Kepler’s Laws of Motion

1st Law:
- Planets move along elliptical paths with the Sun at one focus.
- Circular orbits are a specific case of this. (e.g., the moon's orbit around Earth).
Definitions:
  - Semi-major Axis ($a$): Half the ellipse's longest axis.
  - Semi-minor Axis ($b$): Half the ellipse's shortest axis.
  - Eccentricity ($e$): Measure of how much the orbit deviates from circularity. Defined as:
     $e = \sqrt{1 - \left(\frac{b}{a}\right)^2}$
  - Perihelion/Perigee: Closest distance to the Sun/Earth.
  - Aphelion/Apogee: Farthest distance from the Sun/Earth.

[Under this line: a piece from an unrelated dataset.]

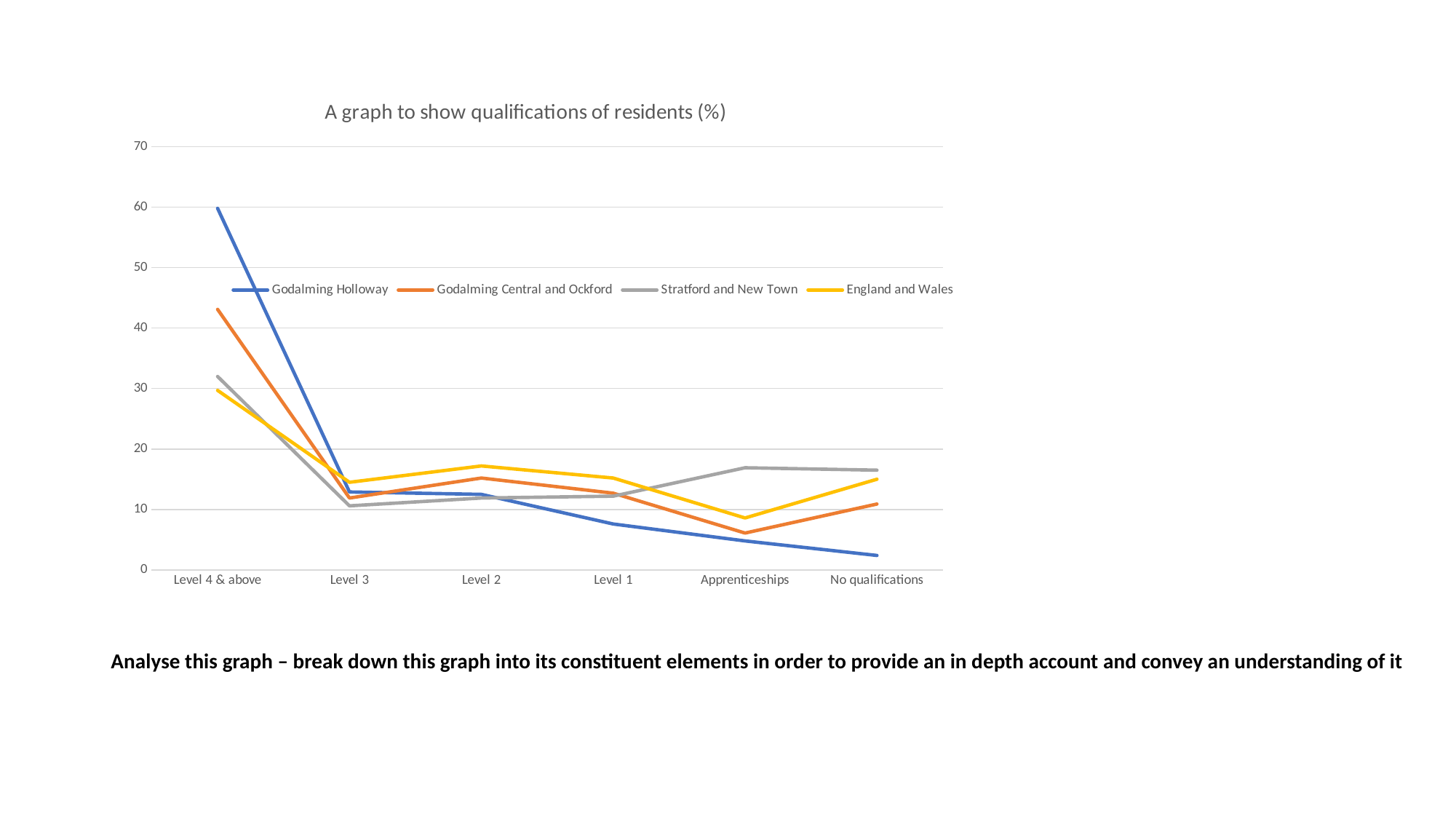
At Level 4 & above, which is larger: Godalming Central and Ockford or Stratford and New Town? Godalming Central and Ockford Which series has the highest value for Apprenticeships? Stratford and New Town What kind of chart is shown on the slide? line chart Is the value for Stratford and New Town at Apprenticeships greater or less than 10? greater How many series does the legend list? 4 How many qualification categories are shown on the x axis? 6 Is the value for Godalming Central and Ockford at Apprenticeships greater or less than 10? less Which series has the lowest value for No qualifications? Godalming Holloway Is the value for Godalming Holloway at Level 4 & above greater or less than 50? greater What is the title of the chart? A graph to show qualifications of residents (%) Which series has the highest value for Level 4 & above? Godalming Holloway Does the Godalming Holloway line rise or fall from Level 4 & above to No qualifications? fall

Kepler’s Laws of Motion – 2nd Law

Description:
- Equal area is swept over equal time, implying that planets move faster when closer to the Sun and slower when further away.
- Associated changes in kinetic energy.

Kepler’s Laws of Motion – 3rd Law

Period and Semi-major Axis Relationship:
  - $T \propto a^{3/2}$ , where $T$ is the orbital period and $a$ is the semi-major axis.
  - Calculation for the period:
     $T = 2 \pi a^{3/2} \frac{1}{\sqrt{GM}}$
Astronomical Units:
- 1 AU is the average distance from the Sun to Earth.
- Equivalent notation for circular orbits utilizes $r$ .

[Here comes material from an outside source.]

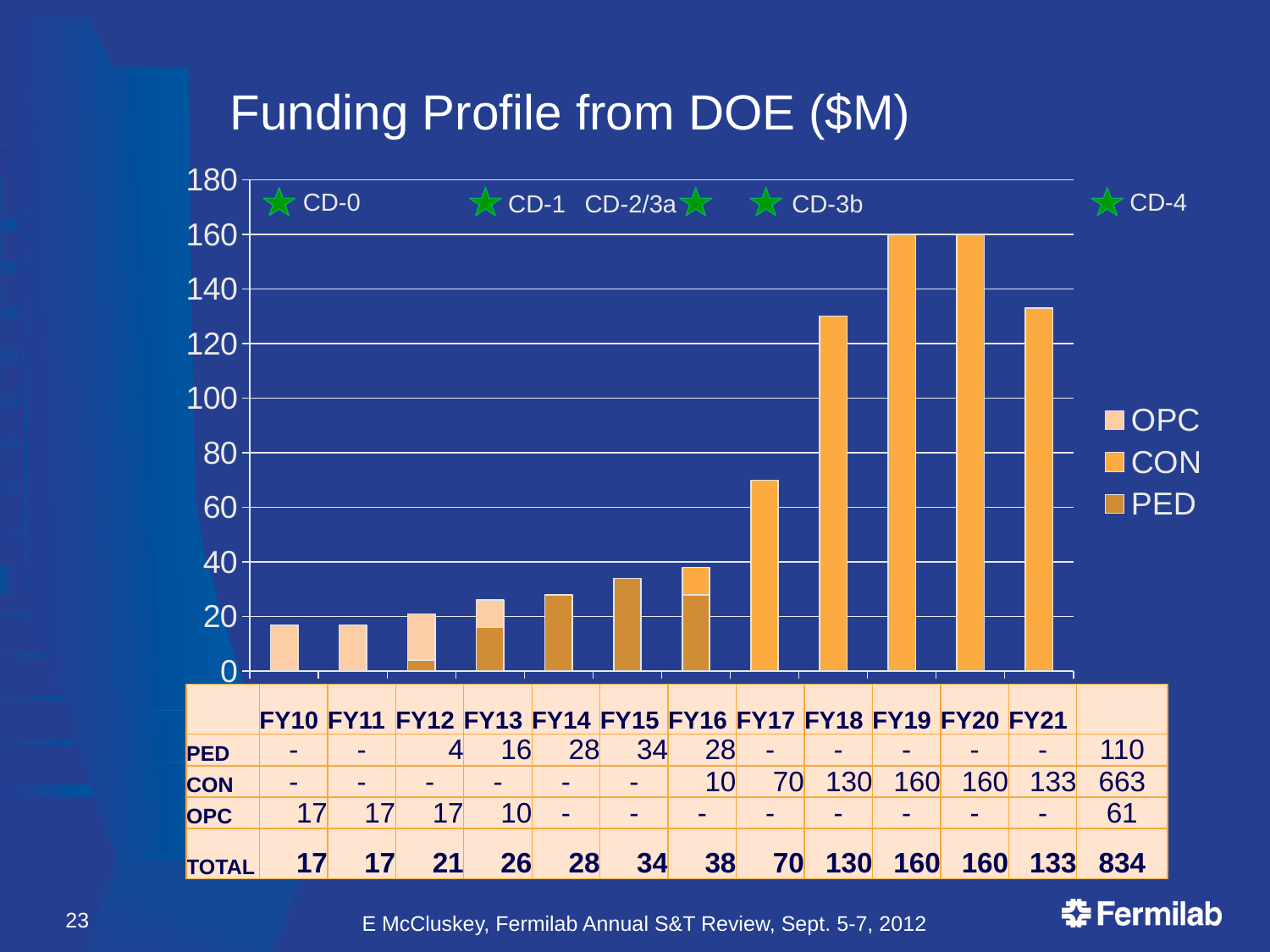
What is the CON value for FY18? 130 What is the title of the chart? Funding Profile from DOE ($M) Is the total for FY17 greater or less than 60? greater Which fiscal year has the highest PED value? FY15 How many series does the legend list? 3 What kind of chart is shown on the slide? bar chart What is the PED value for FY15? 34 Which has the larger total, FY17 or FY21? FY21 What is the difference between the CON values for FY18 and FY17? 60 How many fiscal years are plotted along the x axis? 12 Which fiscal year has the lowest non-zero OPC value? FY13 What is the total funding for FY16? 38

Kepler’s Laws of Motion – 3rd Law Extended

Graphs of Planetary Periods:
Various planets, dwarf planets, and asteroids graphed against their semi-major axes, indicating clear relationships reinforcing Kepler's 3rd Law.

Example Problem #4: Work Required for Satellite Change

Context:
- Satellite being raised from Low Earth Orbit (~800 km) to geosynchronous orbit.
Gravitational Calculations:
  - Key values:
    - Mass of Earth: $M_E = 5.97 \times 10^{24} \, kg$ .
    - Final calculation indicating the work required in Joules and comparing household energy consumption equivalents.

Halley’s Comet Perihelion and Aphelion Analysis

Calculating Distances:
- Based on gravitational potential energy and angular momentum preservation:
$U_0 + K_0 = U_f + K_f$ for aphelion distance calculations, reinforcing conservation principles relating to eccentric orbits.